Netflix held a panel discussion titled ‘Decoding Documentaries’, which involved several filmmakers relay their account on what goes into making a documentary and how India is slowly becoming a hub for the genre.
The event was curated by Kaveree Bamzai and the panelists included personalities such as Tanya Bami, Director of International Originals for Netflix India, as well as filmmakers Dylan Mohan Gray, Leena Yadav and Claire Cahill. All of these panelists have been heavily involved in recent documentaries that have been filmed in India.
The discussion was preceded by the trailer reveal of Leena’s upcoming project ‘House of Secrets: The Burari Deaths’, which examines the thrilling case of the death of 11 members of a Delhi family. Speaking on what drew her to shine a light on this particular case, Leena stated: “I wanted to know more, because I felt that whatever I was reading and whatever I had heard was just not enough and that’s what really drove me to tell this story.”
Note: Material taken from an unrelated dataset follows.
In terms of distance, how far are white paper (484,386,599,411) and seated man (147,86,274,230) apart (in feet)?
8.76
A prominent theme that was touched upon by Claire Cahill while working on ‘Crime Stories: India Detectives’ was gaining the complete trust of all the parties involved to make sure that the story is being portrayed accurately. The arduous effort that goes on behind the screens to cover all the bases is what makes a documentary truly successful.
Dylan Mohan Gray who was behind the chronicling of the life of Vijay Mallya in the first episode of ‘Bad Boy Billionaires: India’ shared his thoughts on the process that goes into covering such a flamboyant individual. He said: “One thing I’ve noticed is that by giving someone a chance to speak, a lot of people feel you’re endorsing them. But you’re not, you’re just allowing them to tell their truths which you may or may not agree with.”
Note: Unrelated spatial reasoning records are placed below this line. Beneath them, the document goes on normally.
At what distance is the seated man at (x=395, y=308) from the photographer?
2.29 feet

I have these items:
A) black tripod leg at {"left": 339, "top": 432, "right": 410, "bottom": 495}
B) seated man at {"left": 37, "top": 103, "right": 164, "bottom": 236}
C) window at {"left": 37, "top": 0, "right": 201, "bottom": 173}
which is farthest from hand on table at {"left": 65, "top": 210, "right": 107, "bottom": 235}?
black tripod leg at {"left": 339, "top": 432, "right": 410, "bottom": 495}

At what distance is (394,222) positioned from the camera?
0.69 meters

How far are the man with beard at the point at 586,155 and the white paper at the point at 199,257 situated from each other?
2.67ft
Tanya Bami discussed the growing popularity of documentaries and unscripted content in India over the last 2-3 years. She also stated: “There is a lot of promise. It’s not about the genre, It’s about a story well told, a story that resonates, a story that tells the truth and how it all comes together to connect with people and then it doesn’t matter whether it’s a documentary or not.”
The success of documentaries like ‘Wild Wild Country’ in India took the executives at Netflix by surprise and opened their eyes towards a previously untapped market to produce more projects in the future.